Tommy: That would be the smart thing to do. Let me share a fun fact about my version of APC and it relates to the poly 555. So, the poly 555 has an L-shaped PCB and it's really big and expensive. Fab houses don't care if your thing is L-shaped or heart shaped or whatever shape, you get charged by the rectangle. So, I was getting charged for this big chunk of space that I wasn't using. I was wasting money. What I did was, I literally just grabbed that radio shack book. I was like, what is the circuit that I know that everybody will know? I very quickly did the step tone generator, and I threw it in that corner. I basically did nothing else. I kind of changed the pots on it, but it worked, and it was good enough for me. It existed like this just in PCB form for like a hundred of these. I had a lot of these PCBs before I ever started on the design for it.

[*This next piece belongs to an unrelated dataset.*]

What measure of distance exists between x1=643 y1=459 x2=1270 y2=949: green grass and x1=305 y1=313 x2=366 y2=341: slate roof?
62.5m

Carrie: Bold, very bold. I like it.

Tommy: So that is why that switch is kind of weird, because I kind of thought that I would have a switch that exposed out of the top of the thing, like the switches right here. But it's a weird spot and to have that switch exposed out at the top, I think would have been ugly. So, I made it instead expose out the side., This switch cap, as you say, I call it a clutch because it’s clutched onto the actuator. I was careful not to call it a switch itself because it's not switching anything. It's kind of like an actuator on the actuator, I think that makes sense.

Carrie: Switch actuator is also something I believe I've heard for this type of thing. Especially when it's something like this, where you're translating motion into a different plane, because I generally associate switch caps with just going on the top. 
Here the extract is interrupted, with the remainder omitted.